[BEGIN Article]

COG has also grown proved reserves to 5,454 Bcfe at 2013E from 3,842 Bcfe at 2012E -- about 42.0%. Increased natural gas prices helped a lot here. In the US, proved reserves are calculated based on significantly on the 12 month rolling average price of a commodity (and on production costs).

With all the above good news, why did COG fall on the earnings announcement. Part of the reason was that it lowered its production growth guidance to 25% - 45% for FY2014. This was down from 30% - 50%. However, the cut in guidance was not an absolute cut. Rather it reflects the fact that COG grew production faster than expected in 2H 2013. Hence the percentages are lower, but the absolute amount of production growth has remained approximately the same. This tends to make one believe that COG will beat estimates again in 2014; and the production growth may end up to be the desired 30% to 50% figure instead. In other words this is not really bad news.

[END Article]
[BEGIN Information supplied]

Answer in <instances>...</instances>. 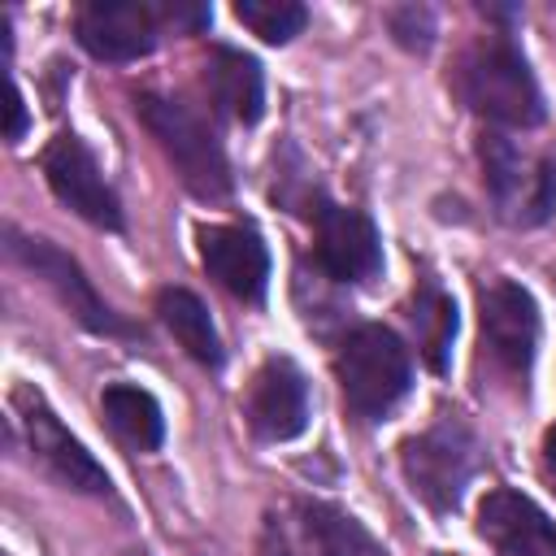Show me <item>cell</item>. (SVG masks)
<instances>
[{
	"mask_svg": "<svg viewBox=\"0 0 556 556\" xmlns=\"http://www.w3.org/2000/svg\"><path fill=\"white\" fill-rule=\"evenodd\" d=\"M456 87L469 109H478L482 117H491L500 126L526 130V126L543 122L539 83L508 39H486V43L469 48L456 70Z\"/></svg>",
	"mask_w": 556,
	"mask_h": 556,
	"instance_id": "cell-1",
	"label": "cell"
},
{
	"mask_svg": "<svg viewBox=\"0 0 556 556\" xmlns=\"http://www.w3.org/2000/svg\"><path fill=\"white\" fill-rule=\"evenodd\" d=\"M339 387H343V404L356 417H382L395 408V400L408 391L413 382V361L408 348L387 330V326H356L343 348H339Z\"/></svg>",
	"mask_w": 556,
	"mask_h": 556,
	"instance_id": "cell-2",
	"label": "cell"
},
{
	"mask_svg": "<svg viewBox=\"0 0 556 556\" xmlns=\"http://www.w3.org/2000/svg\"><path fill=\"white\" fill-rule=\"evenodd\" d=\"M143 126L152 130V139L161 143V152L169 156V165L178 169L182 187L200 200H222L230 191V169H226V152L213 139V130L178 100L165 96H139L135 100Z\"/></svg>",
	"mask_w": 556,
	"mask_h": 556,
	"instance_id": "cell-3",
	"label": "cell"
},
{
	"mask_svg": "<svg viewBox=\"0 0 556 556\" xmlns=\"http://www.w3.org/2000/svg\"><path fill=\"white\" fill-rule=\"evenodd\" d=\"M478 469V443L460 421H439L404 443V478L434 513H452Z\"/></svg>",
	"mask_w": 556,
	"mask_h": 556,
	"instance_id": "cell-4",
	"label": "cell"
},
{
	"mask_svg": "<svg viewBox=\"0 0 556 556\" xmlns=\"http://www.w3.org/2000/svg\"><path fill=\"white\" fill-rule=\"evenodd\" d=\"M482 165L491 195L508 222H543L556 204V161L552 156H526L513 139L486 135L482 139Z\"/></svg>",
	"mask_w": 556,
	"mask_h": 556,
	"instance_id": "cell-5",
	"label": "cell"
},
{
	"mask_svg": "<svg viewBox=\"0 0 556 556\" xmlns=\"http://www.w3.org/2000/svg\"><path fill=\"white\" fill-rule=\"evenodd\" d=\"M17 417H22V430L30 439V452L35 460L56 478L65 482L70 491H87V495H104L109 491V473L96 465V456L61 426V417L30 391H17Z\"/></svg>",
	"mask_w": 556,
	"mask_h": 556,
	"instance_id": "cell-6",
	"label": "cell"
},
{
	"mask_svg": "<svg viewBox=\"0 0 556 556\" xmlns=\"http://www.w3.org/2000/svg\"><path fill=\"white\" fill-rule=\"evenodd\" d=\"M43 174H48V187L56 191V200L70 204L78 217H87L91 226H104V230L122 226L117 195L104 182L96 156L87 152V143L78 135H56L43 148Z\"/></svg>",
	"mask_w": 556,
	"mask_h": 556,
	"instance_id": "cell-7",
	"label": "cell"
},
{
	"mask_svg": "<svg viewBox=\"0 0 556 556\" xmlns=\"http://www.w3.org/2000/svg\"><path fill=\"white\" fill-rule=\"evenodd\" d=\"M9 252H13V261H22L35 278H43V282L52 287V295H56L87 330H96V334H122V330H126V326L109 313V304L96 295V287L83 278V269H78L56 243L9 230Z\"/></svg>",
	"mask_w": 556,
	"mask_h": 556,
	"instance_id": "cell-8",
	"label": "cell"
},
{
	"mask_svg": "<svg viewBox=\"0 0 556 556\" xmlns=\"http://www.w3.org/2000/svg\"><path fill=\"white\" fill-rule=\"evenodd\" d=\"M243 413H248V426L261 439H269V443L295 439L308 426V382H304V374L287 356H269L256 369V378L248 382Z\"/></svg>",
	"mask_w": 556,
	"mask_h": 556,
	"instance_id": "cell-9",
	"label": "cell"
},
{
	"mask_svg": "<svg viewBox=\"0 0 556 556\" xmlns=\"http://www.w3.org/2000/svg\"><path fill=\"white\" fill-rule=\"evenodd\" d=\"M482 343L513 374H521L534 361L539 308H534V300H530L526 287L500 278V282H491L482 291Z\"/></svg>",
	"mask_w": 556,
	"mask_h": 556,
	"instance_id": "cell-10",
	"label": "cell"
},
{
	"mask_svg": "<svg viewBox=\"0 0 556 556\" xmlns=\"http://www.w3.org/2000/svg\"><path fill=\"white\" fill-rule=\"evenodd\" d=\"M78 43L100 61H135L152 52L156 22L139 0H91L78 9Z\"/></svg>",
	"mask_w": 556,
	"mask_h": 556,
	"instance_id": "cell-11",
	"label": "cell"
},
{
	"mask_svg": "<svg viewBox=\"0 0 556 556\" xmlns=\"http://www.w3.org/2000/svg\"><path fill=\"white\" fill-rule=\"evenodd\" d=\"M478 534L500 556H556V526L521 491H491L478 508Z\"/></svg>",
	"mask_w": 556,
	"mask_h": 556,
	"instance_id": "cell-12",
	"label": "cell"
},
{
	"mask_svg": "<svg viewBox=\"0 0 556 556\" xmlns=\"http://www.w3.org/2000/svg\"><path fill=\"white\" fill-rule=\"evenodd\" d=\"M317 256L343 282H365L382 269V243L361 208L326 204L317 213Z\"/></svg>",
	"mask_w": 556,
	"mask_h": 556,
	"instance_id": "cell-13",
	"label": "cell"
},
{
	"mask_svg": "<svg viewBox=\"0 0 556 556\" xmlns=\"http://www.w3.org/2000/svg\"><path fill=\"white\" fill-rule=\"evenodd\" d=\"M200 261L204 269L235 295V300H261L269 282V252L256 230L243 226H204L200 230Z\"/></svg>",
	"mask_w": 556,
	"mask_h": 556,
	"instance_id": "cell-14",
	"label": "cell"
},
{
	"mask_svg": "<svg viewBox=\"0 0 556 556\" xmlns=\"http://www.w3.org/2000/svg\"><path fill=\"white\" fill-rule=\"evenodd\" d=\"M208 83H213L217 104L235 122L252 126L261 117V109H265V78H261V65L252 56H243L235 48H217L213 61H208Z\"/></svg>",
	"mask_w": 556,
	"mask_h": 556,
	"instance_id": "cell-15",
	"label": "cell"
},
{
	"mask_svg": "<svg viewBox=\"0 0 556 556\" xmlns=\"http://www.w3.org/2000/svg\"><path fill=\"white\" fill-rule=\"evenodd\" d=\"M300 521H304V539L313 547V556H387V547L343 508L334 504H304L300 508Z\"/></svg>",
	"mask_w": 556,
	"mask_h": 556,
	"instance_id": "cell-16",
	"label": "cell"
},
{
	"mask_svg": "<svg viewBox=\"0 0 556 556\" xmlns=\"http://www.w3.org/2000/svg\"><path fill=\"white\" fill-rule=\"evenodd\" d=\"M156 313L165 321V330L182 343L187 356H195L200 365H222V339H217V326L208 317V308L182 291V287H165L156 295Z\"/></svg>",
	"mask_w": 556,
	"mask_h": 556,
	"instance_id": "cell-17",
	"label": "cell"
},
{
	"mask_svg": "<svg viewBox=\"0 0 556 556\" xmlns=\"http://www.w3.org/2000/svg\"><path fill=\"white\" fill-rule=\"evenodd\" d=\"M100 408H104L109 426H113L126 443H135V447H156L161 434H165V417H161L156 400H152L148 391H139V387H126V382L104 387Z\"/></svg>",
	"mask_w": 556,
	"mask_h": 556,
	"instance_id": "cell-18",
	"label": "cell"
},
{
	"mask_svg": "<svg viewBox=\"0 0 556 556\" xmlns=\"http://www.w3.org/2000/svg\"><path fill=\"white\" fill-rule=\"evenodd\" d=\"M413 326H417V339H421V356L434 374L447 369V348H452V334H456V304L434 287L426 282L417 304H413Z\"/></svg>",
	"mask_w": 556,
	"mask_h": 556,
	"instance_id": "cell-19",
	"label": "cell"
},
{
	"mask_svg": "<svg viewBox=\"0 0 556 556\" xmlns=\"http://www.w3.org/2000/svg\"><path fill=\"white\" fill-rule=\"evenodd\" d=\"M235 17H239L252 35H261L265 43H287V39H295V35L304 30V22H308L304 4H295V0H239V4H235Z\"/></svg>",
	"mask_w": 556,
	"mask_h": 556,
	"instance_id": "cell-20",
	"label": "cell"
},
{
	"mask_svg": "<svg viewBox=\"0 0 556 556\" xmlns=\"http://www.w3.org/2000/svg\"><path fill=\"white\" fill-rule=\"evenodd\" d=\"M26 130V109H22V91L9 83V126H4V135L9 139H17Z\"/></svg>",
	"mask_w": 556,
	"mask_h": 556,
	"instance_id": "cell-21",
	"label": "cell"
},
{
	"mask_svg": "<svg viewBox=\"0 0 556 556\" xmlns=\"http://www.w3.org/2000/svg\"><path fill=\"white\" fill-rule=\"evenodd\" d=\"M261 556H291V547H287V539L269 526L265 534H261Z\"/></svg>",
	"mask_w": 556,
	"mask_h": 556,
	"instance_id": "cell-22",
	"label": "cell"
},
{
	"mask_svg": "<svg viewBox=\"0 0 556 556\" xmlns=\"http://www.w3.org/2000/svg\"><path fill=\"white\" fill-rule=\"evenodd\" d=\"M543 456H547V469L556 473V426L547 430V439H543Z\"/></svg>",
	"mask_w": 556,
	"mask_h": 556,
	"instance_id": "cell-23",
	"label": "cell"
}]
</instances>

[END Information supplied]

**To do:**
1. Please duplicate everything in the COG passage from "COG has also" down to "on production costs).".
2. In one to three sentences, explain why, according to the COG passage, the lowered FY2014 production growth guidance does not amount to an absolute cut.
3. Take the COG passage further, starting after its last sentence.

**Outputs for the tasks:**
1.
COG has also grown proved reserves to 5,454 Bcfe at 2013E from 3,842 Bcfe at 2012E -- about 42.0%. Increased natural gas prices helped a lot here. In the US, proved reserves are calculated based on significantly on the 12 month rolling average price of a commodity (and on production costs).

2. COG grew production faster than expected in 2H 2013, so the new guidance is measured from a higher base. The percentages are lower, but the absolute amount of production growth has stayed about the same.

3.
Another problem was the Q1 2013 outlook. Through the first two months of Q1 2014, COG's Marcellus natural gas realizations before hedges were $0.60 to $0.65 below Nymex settlement prices. Still COG should have benefited greatly from the higher natural gas prices in Q1 2014. COG should have hit the high side of its collars for about 0.92 Bcf/d of its production. Plus it should have generally far exceeded those approximate $4.5/Mcf ceilings for its unhedged natural gas production. Further Marcellus Q4 2013 cash unit costs were $0.76/Mcf. This was down 10% compared to Q4 2012. Again the relatively poor realizations without hedging are upsetting, but they are not a big reason to bid the stock down. The realization of Nymex price percentages should increase as more pipelines are built, etc.

Natural gas prices are clearly on the rise; and COG will rise with them. Yet analysts' estimated EPS for FY2014 have changed very little so far, even though US natural gas prices have gone up dramatically in Q1 2014. Also the amount of natural gas in storage has gone down dramatically (see chart below).

The draw down in the week ending February 14, 2014 was another -250 Bcf. This left 1,443 Bcf in US storage. This is -40.3% below the amount in storage one year ago. It is -33.9% below the 5-year average level in storage. There will probably be another roughly -200 Bcf draw down for the week of February 15-21, 2014. If the draw downs continue at that pace for very long after that, the amount of natural gas in storage could rapidly approach zero. As it does that US natural gas prices are likely to skyrocket. One expert energy trader, Rob Raymond (founder and principal of RCH Energy), is now suggesting that natural gas prices could reach $7-$8/mmbtu by the end of this winter. That is more than double the November 15, 2013 price of $3.379/mmbtu; and it should bring much bigger profits to primarily natural gas producers such as Cabot Oil & Gas . COG's production was 95.7% natural gas in Q4 2013.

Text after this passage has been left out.